Но если происходящее со мной - мнимо, как могло получиться так, что мнимое приняло мою форму, форму людей мне дорогих, то есть получило воплощение? Каким образом воплощение относится к подлинности? Шагал кокетливо говорил: О, Париж! Ты мой второй Витебск! Но даже Шагалу, человеку, не склонному к рефлексии, не пришло бы в голову сказать: О, Витебск! Ты мой первый Париж! Из этого, постоянно мучившего Павла вопроса, родился новый разговор в той же компании.

XIII

Четвертый спор следовало бы так и назвать: «Революция принимает авангардную форму». Снова сидели в доме Голенищева, снова глядели на портрет тициановского мужчины и черный квадрат, и разговор вышел такой:

- Вещь и ее форма - постоянны или нет?

- Если не меняется идея, то и форма ей присуща. Стол может быть плохим столом - но он всегда будет столом.

- Неправда, стол меняется: бывает стол о трех ногах, а бывает на одной ножке. Бывает стол круглый, а бывает полукруглый. В конце концов у современных дизайнеров появились столы без ножек - и они уже не столы в старом смысле. Посмотри в окно - видишь, облако?

- Вижу.

- Мы признаем с тобой, что это - предмет, не правда ли?

- Явление метеорологическое.

- Пусть так, но относится к миру материальному, а не к идеям.

- Да, к идеям не относится.

- Существует общая идея о том, что такое облако, - и других идей на этот счет нет.

- Верно.

- Ну, так скажи мне, какой формы это облако, на что оно похоже?

- На кита.

- А теперь, когда подул ветер? Видишь, как изменилась спина у кита - теперь это скорее спина хорька, а теперь - верблюда. Ты согласен?

- Нет, - ответил Павел.

- А теперь похоже на ласточку. Правильно?

- Нет, не правильно.

- Как же так? Разве не изменились очертания кита? Гляди, теперь его вовсе разорвало на части.

- Но он остался китом, просто китом, порванным на части.

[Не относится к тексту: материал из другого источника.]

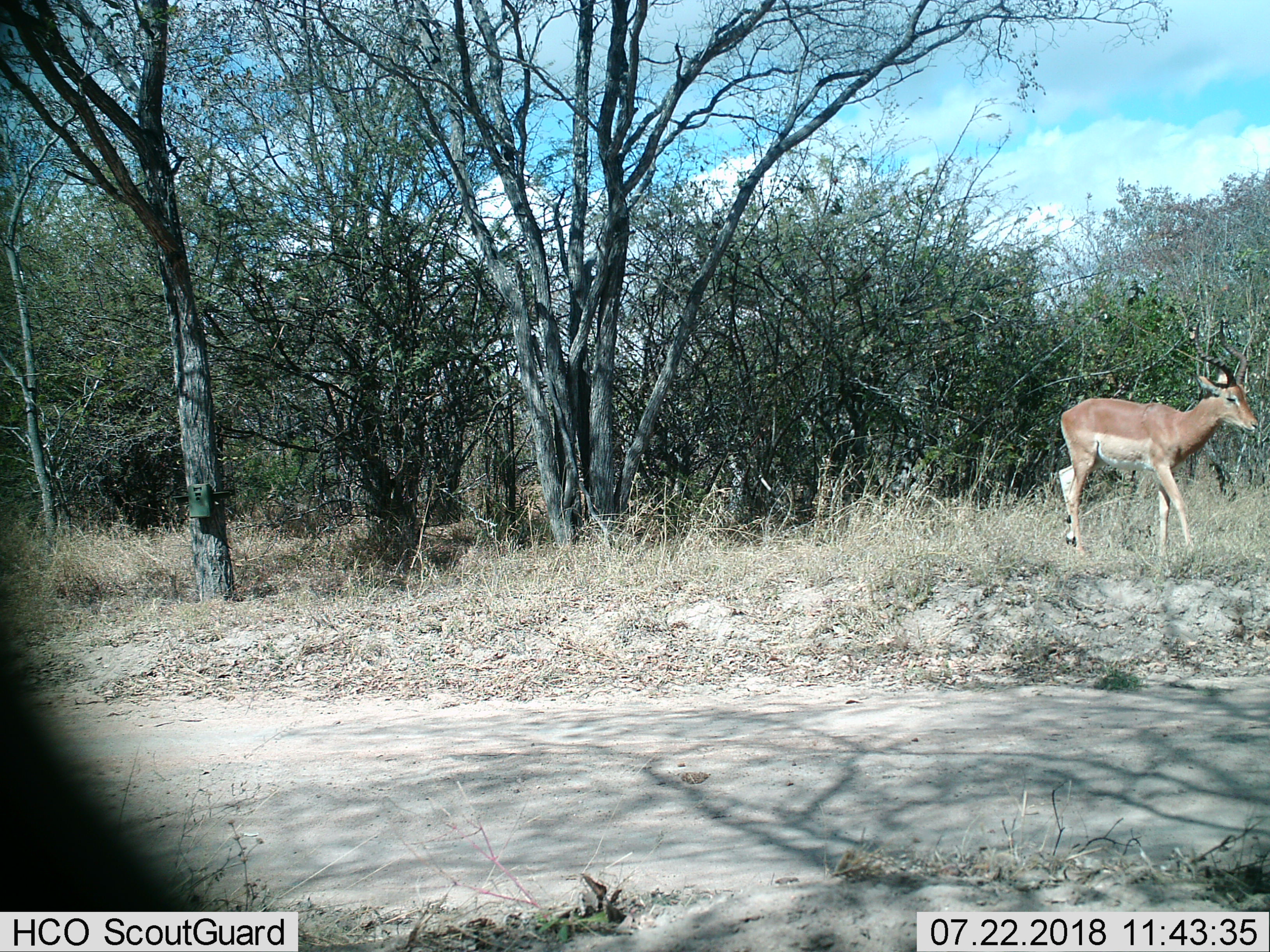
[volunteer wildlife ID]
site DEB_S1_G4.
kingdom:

- Чепуха, в небе миллион облаков - и все существуют по одним и тем же законам; что же, ты хочешь сказать, что у каждого из них - своя сущность?

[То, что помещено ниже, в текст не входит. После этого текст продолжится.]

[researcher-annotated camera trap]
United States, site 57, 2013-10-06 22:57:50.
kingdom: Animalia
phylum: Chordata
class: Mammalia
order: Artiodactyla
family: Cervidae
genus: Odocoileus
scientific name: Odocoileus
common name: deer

- Как только ты посмотрел на облако и назвал облако китом, ты присвоил его своему сознанию, и оно стало китом. И все, что произойдет с облаком в дальнейшем, - произойдет с китом, даже если это невдомек облаку.

- Абсурд.

- Так авангард, который принял форму революции, сделался революцией против своей воли. Он хочет от нее освободиться - но уже никогда не сможет.

В сущности, того же мнения придерживался барон фон Майзель, который, вернувшись из России, сказал своему другу Оскару следующее:

- Противоречий между первым и вторым авангардом я не нашел. Малевич, - заметил барон, - и Гузкин - вот два крупнейших русских мастера. Я считаю, в них много общего.

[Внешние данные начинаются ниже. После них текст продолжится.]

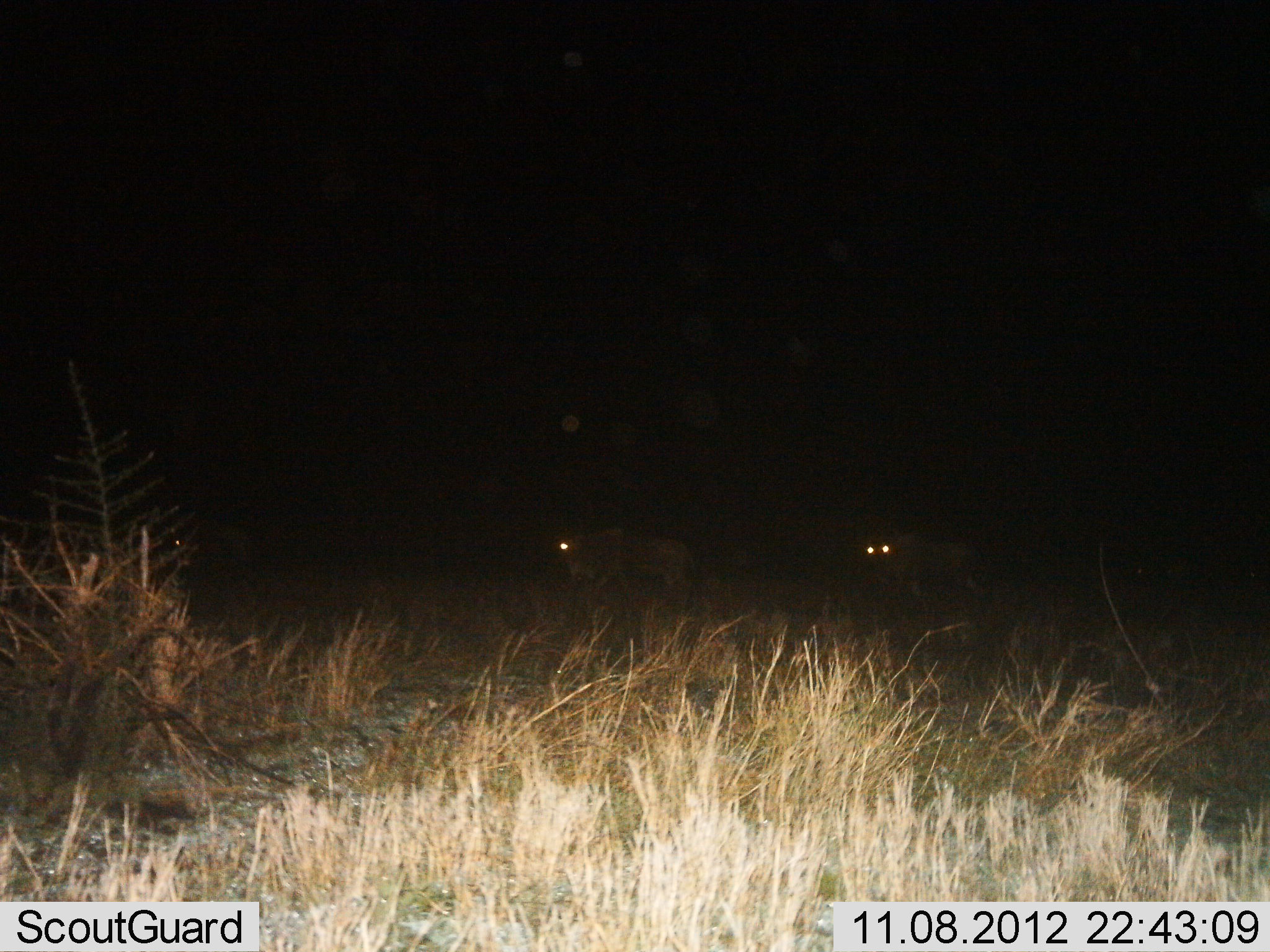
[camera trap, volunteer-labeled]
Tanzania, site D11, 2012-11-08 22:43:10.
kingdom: Animalia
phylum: Chordata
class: Mammalia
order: Artiodactyla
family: Bovidae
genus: Connochaetes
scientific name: Connochaetes taurinus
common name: blue wildebeest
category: wildebeest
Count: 3.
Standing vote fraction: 20%.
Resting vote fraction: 0%.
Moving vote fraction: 80%.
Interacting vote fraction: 0%.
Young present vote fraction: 0%.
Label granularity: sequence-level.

- На первый взгляд не скажешь, - осторожно сказал Оскар. Оскар прилетел из Казахстана, где по поручению барона покупал и продавал акции; его занимали противоречия, отнюдь не тождества.

- Безусловно, они похожи, - заявил барон. - Если было бы иначе я бы их не выбрал для своей коллекции.

В самом деле, разве любовь коллекционера - не доказательство? Не может один и тот же человек одновременно любить рыбу и мясо - кому как не барону было это знать?

XIV

Не только картины, но и судьбы людей - живое подтверждение того, что связь авангарда и революции, связь болезненная, крепка по сей день. Например, в отношении Марианны Карловны развести эти понятия было трудно. Старуха воплощала и то, и другое; именно сочетание революционного и авангардного, иными словами, искреннего и культивированного - и привлекало Соломона Моисеевича Рихтера. Профессор, редко покидавший свой дом, регулярно навещал Марианну Карловну на Бронной и проводил часы, обсуждая войну в Испании и первый созыв Коминтерна. Вскоре адрес его прогулок сделался известен Татьяне Ивановне - жены рано или поздно все узнают.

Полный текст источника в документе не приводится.